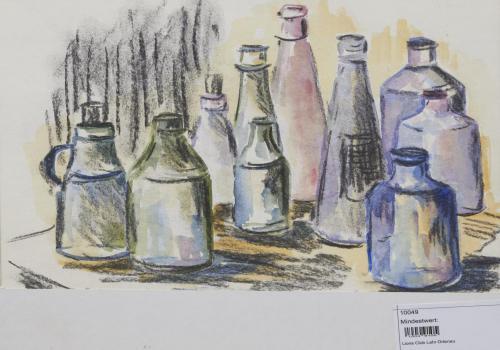 Geist in den Flaschen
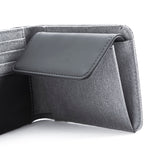 Twin Wallet coin slim light grey
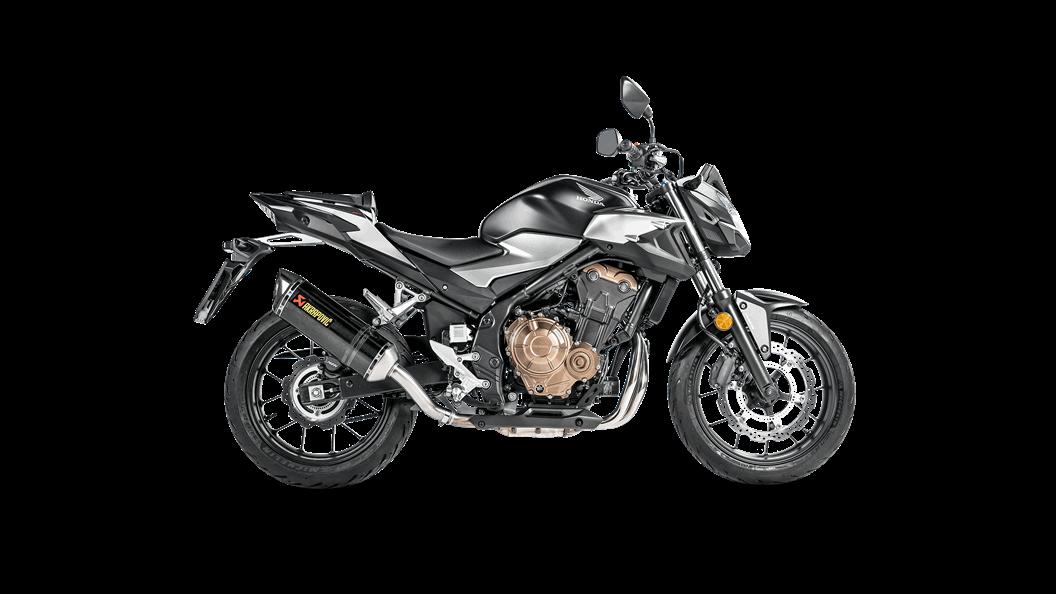 Honda CB 500 F 2019 Slip-On Line (Carbon) - Akrapovič Motorcycle Exhaust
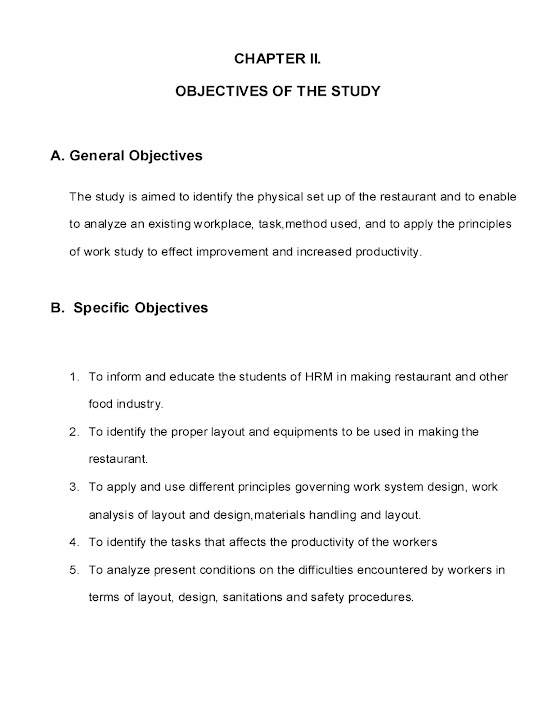 proper layout for term paper Academic essay structures & formats on the back is an example of the typical format for an academic paper paper idea diagram topic: _____ introduction.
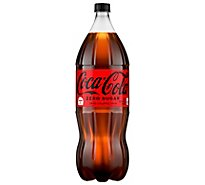 Coca-Cola Soda Zero Sugar - 2 Liters
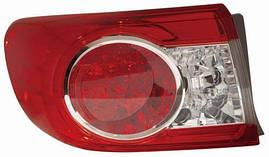 Фонарь левый Toyota Land Cruiser J100 (-05) LED внешний (пр-во DEPO). 212-19L4L-A
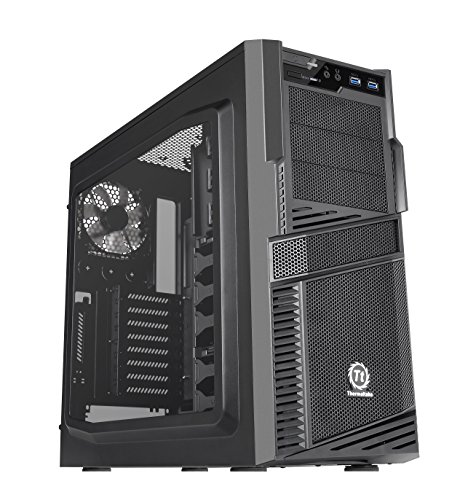 Thermaltake COMMANDER G42 Window Mid Tower Gaming Chassis PC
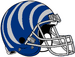 NCAA-AAC-Memphis Tigers blue bengal Striped helmet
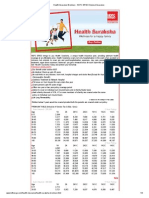 Health Insurance Brochure - HDFC ERGO PREMIUMS.pdf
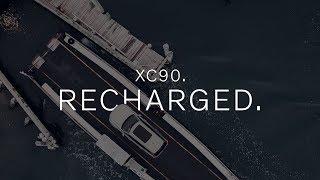 XC90. Recharged.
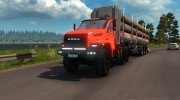 Урал Next for Euro Truck Simulator 2 miniature 1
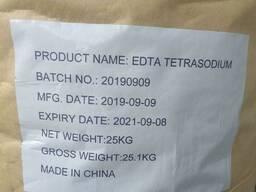 Трилон Б (2/4) Динатриевая соль Этилендиаминтетрауксусной кислоты/ Edta 4na (Disodium)
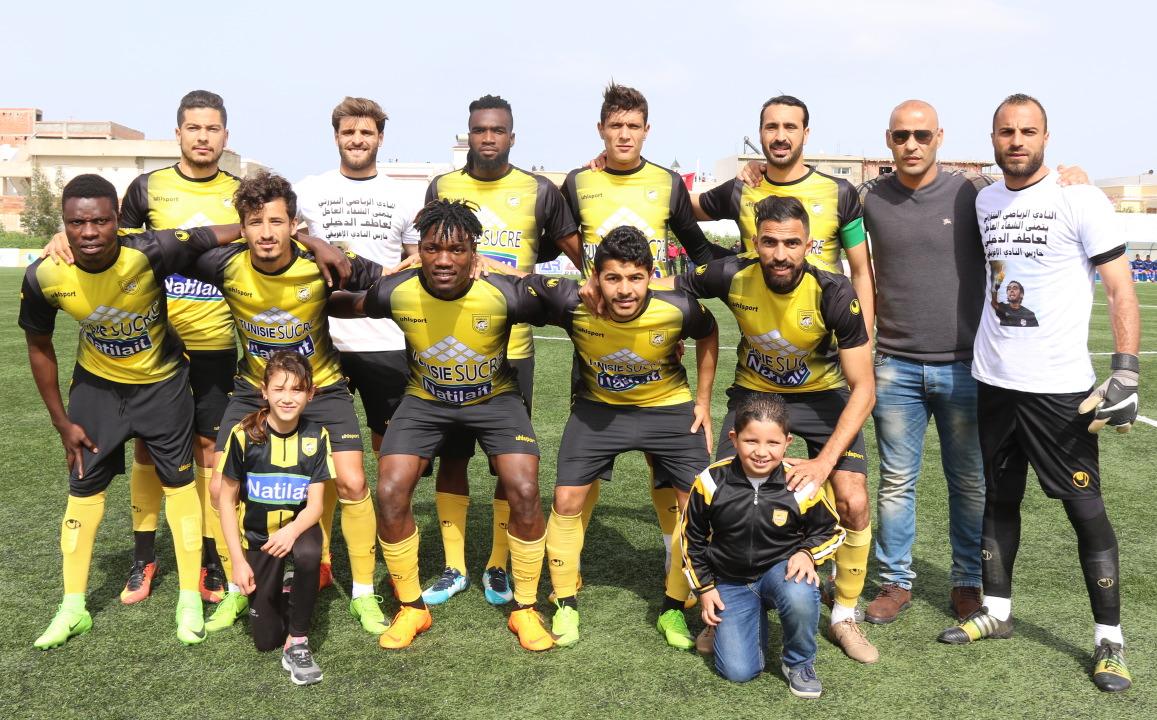 الترجي الرياضي يستعّد لتقديم عرض للاعبين من النادي البنزرتي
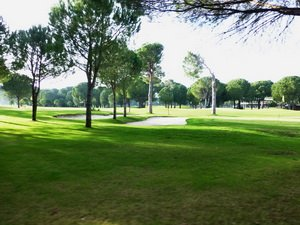Golfkongress Algarve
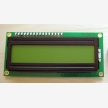 Jireh Electronics (16003)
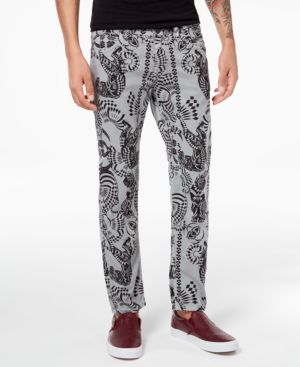 Versace Men's Classic-Fit Stretch Tiger-Print Jeans 5643542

------------------------------------------------

Your assignment - The lines from the one containing "NCAA-AAC-Memphis Tigers blue" through the final line of the data are to be repeated exactly, with both ends included and all pictures left out.

Exercise response -
 NCAA-AAC-Memphis Tigers blue bengal Striped helmet
 Health Insurance Brochure - HDFC ERGO PREMIUMS.pdf
 XC90. Recharged.
 Урал Next for Euro Truck Simulator 2 miniature 1
 Трилон Б (2/4) Динатриевая соль Этилендиаминтетрауксусной кислоты/ Edta 4na (Disodium)
 الترجي الرياضي يستعّد لتقديم عرض للاعبين من النادي البنزرتي
Golfkongress Algarve
 Jireh Electronics (16003)
 Versace Men's Classic-Fit Stretch Tiger-Print Jeans 5643542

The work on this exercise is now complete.